Obama: When I was a state senator in Illinois, I voted to require that illegal aliens get trained, get a license, get insurance to protect public safety. That was my intention. And -- but I have to make sure that people understand. The problem we have here is not driver's licenses. Undocumented workers do not come here to drive. They don't go -- they're not coming here to go to the In-N-Out Burger. That's not the reason they're here. They're here to work. And so instead of being distracted by what has now become a wedge issue, let's focus on actually solving the problem that this administration, the Bush administration, had done nothing about it.

Blitzer: Well, let's go through everybody because I want to be precise. I want to make sure the viewers and those of us who are here fully understand all of your positions on this -- assuming there isn't going to be comprehensive immigration reform. Do you support or oppose driver's licenses for illegal immigrants?

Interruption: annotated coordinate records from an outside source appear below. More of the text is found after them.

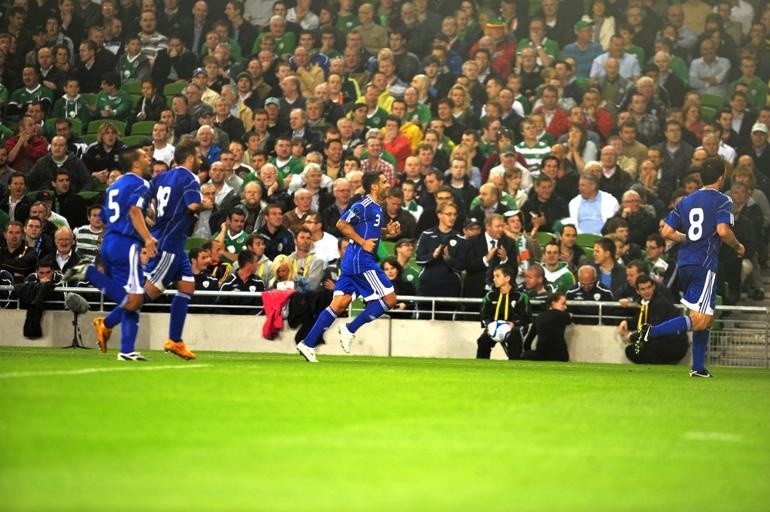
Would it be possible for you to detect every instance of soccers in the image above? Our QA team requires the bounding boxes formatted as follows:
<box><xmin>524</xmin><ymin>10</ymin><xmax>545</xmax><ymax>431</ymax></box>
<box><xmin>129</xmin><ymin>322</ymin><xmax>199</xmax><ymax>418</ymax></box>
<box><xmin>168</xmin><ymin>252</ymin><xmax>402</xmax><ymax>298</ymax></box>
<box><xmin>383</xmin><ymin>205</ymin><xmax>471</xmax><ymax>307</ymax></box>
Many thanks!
<box><xmin>487</xmin><ymin>320</ymin><xmax>511</xmax><ymax>342</ymax></box>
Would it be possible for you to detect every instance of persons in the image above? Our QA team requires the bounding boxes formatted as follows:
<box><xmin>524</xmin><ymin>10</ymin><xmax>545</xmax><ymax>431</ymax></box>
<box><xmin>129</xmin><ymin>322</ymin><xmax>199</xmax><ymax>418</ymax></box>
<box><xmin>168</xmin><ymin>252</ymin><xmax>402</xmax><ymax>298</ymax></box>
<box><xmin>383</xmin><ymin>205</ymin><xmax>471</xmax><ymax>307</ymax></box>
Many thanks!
<box><xmin>1</xmin><ymin>1</ymin><xmax>769</xmax><ymax>377</ymax></box>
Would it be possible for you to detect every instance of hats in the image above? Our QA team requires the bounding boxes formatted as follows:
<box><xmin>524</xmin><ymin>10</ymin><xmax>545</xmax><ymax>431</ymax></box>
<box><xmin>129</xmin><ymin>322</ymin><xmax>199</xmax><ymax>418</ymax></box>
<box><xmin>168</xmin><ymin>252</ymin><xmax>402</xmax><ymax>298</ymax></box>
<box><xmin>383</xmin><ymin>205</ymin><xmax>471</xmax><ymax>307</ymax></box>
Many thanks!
<box><xmin>751</xmin><ymin>121</ymin><xmax>768</xmax><ymax>137</ymax></box>
<box><xmin>573</xmin><ymin>20</ymin><xmax>595</xmax><ymax>34</ymax></box>
<box><xmin>500</xmin><ymin>142</ymin><xmax>517</xmax><ymax>158</ymax></box>
<box><xmin>486</xmin><ymin>17</ymin><xmax>507</xmax><ymax>29</ymax></box>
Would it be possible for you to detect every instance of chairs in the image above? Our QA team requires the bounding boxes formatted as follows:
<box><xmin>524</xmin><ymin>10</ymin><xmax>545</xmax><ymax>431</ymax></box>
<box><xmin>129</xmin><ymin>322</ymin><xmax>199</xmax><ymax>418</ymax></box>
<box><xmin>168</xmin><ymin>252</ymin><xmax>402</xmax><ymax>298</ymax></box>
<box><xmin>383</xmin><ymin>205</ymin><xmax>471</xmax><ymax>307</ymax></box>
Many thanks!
<box><xmin>1</xmin><ymin>78</ymin><xmax>213</xmax><ymax>256</ymax></box>
<box><xmin>574</xmin><ymin>44</ymin><xmax>732</xmax><ymax>125</ymax></box>
<box><xmin>380</xmin><ymin>224</ymin><xmax>605</xmax><ymax>293</ymax></box>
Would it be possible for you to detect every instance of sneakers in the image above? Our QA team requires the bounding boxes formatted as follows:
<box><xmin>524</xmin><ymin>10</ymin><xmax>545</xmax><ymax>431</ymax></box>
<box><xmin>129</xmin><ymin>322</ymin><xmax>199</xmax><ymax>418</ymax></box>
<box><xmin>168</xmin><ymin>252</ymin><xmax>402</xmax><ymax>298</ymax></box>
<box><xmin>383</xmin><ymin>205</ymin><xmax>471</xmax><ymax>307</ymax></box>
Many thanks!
<box><xmin>635</xmin><ymin>323</ymin><xmax>652</xmax><ymax>357</ymax></box>
<box><xmin>93</xmin><ymin>315</ymin><xmax>113</xmax><ymax>354</ymax></box>
<box><xmin>690</xmin><ymin>366</ymin><xmax>713</xmax><ymax>378</ymax></box>
<box><xmin>165</xmin><ymin>338</ymin><xmax>196</xmax><ymax>362</ymax></box>
<box><xmin>116</xmin><ymin>350</ymin><xmax>153</xmax><ymax>362</ymax></box>
<box><xmin>296</xmin><ymin>340</ymin><xmax>319</xmax><ymax>364</ymax></box>
<box><xmin>339</xmin><ymin>322</ymin><xmax>356</xmax><ymax>354</ymax></box>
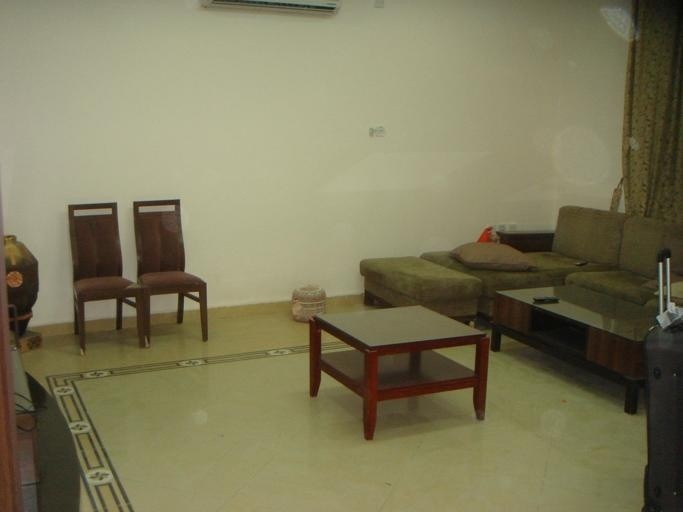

Obama: I am not proposing that that's what we do. What I'm saying is that we can't ...

People in the audience laughed, maybe because "I'm not proposing that's what we do" sounded an awful lot like "I did not say that it should be done," which is how Clinton hedged her own bets on driver's licenses during the Oct. 30 debate in Philadelphia.

Obama: No, no, no, no. Look, I have already said, I support the notion that we have to deal with public safety and that driver's licenses at the state level can make that happen. But what I also know ...

Blitzer: All right --

Obama: But what I also know, Wolf, is that if we keep on getting distracted by this problem, then we are not solving it.

Blitzer gave up and put the "yes or no" question to the other Democrats on the stage. By the time he circled back to Obama, the senator from Illinois was finally ready with the one-word answer: "Yes." Unfortunately for him, so was Clinton: "No."

Does Clinton's unequivocal answer -- coming as it did after more than two weeks of equivocating -- neutralize the driver's license issue for her? Probably not. But Obama's equivocating -- coming, as it did, after he gave a fairly unequivocal answer at the last debate -- suggests that he can't capitalize on the issue anymore himself.

The upside for Obama? Once he finally got his one-word answer out, he was able to reframe the issue so that it fit within his argument that he's the candidate who can actually accomplish the change everyone else is promising. "I'll tell you," he said, "I am going to be fighting for comprehensive immigration reform, and we shouldn't pose the question that, somehow, we can't achieve that," he said. Obama returned to the theme later, on a question regarding the handling of nuclear waste. "Don't keep on assuming that we can't do something," he told Blitzer. "I mean, this is about the third time where you said, assuming we can't do it, what's our option? I'm running for president because I think we can do it."

It was as close to an inspiring moment as you'll find in most debates. And it provided, at least for a moment, reason to believe that Obama really is a more effective candidate when he's laying out his own vision for the future than when he's going hard after someone else.

By Tim Grieve

Tim Grieve is a senior writer and the author of Salon's War Room blog.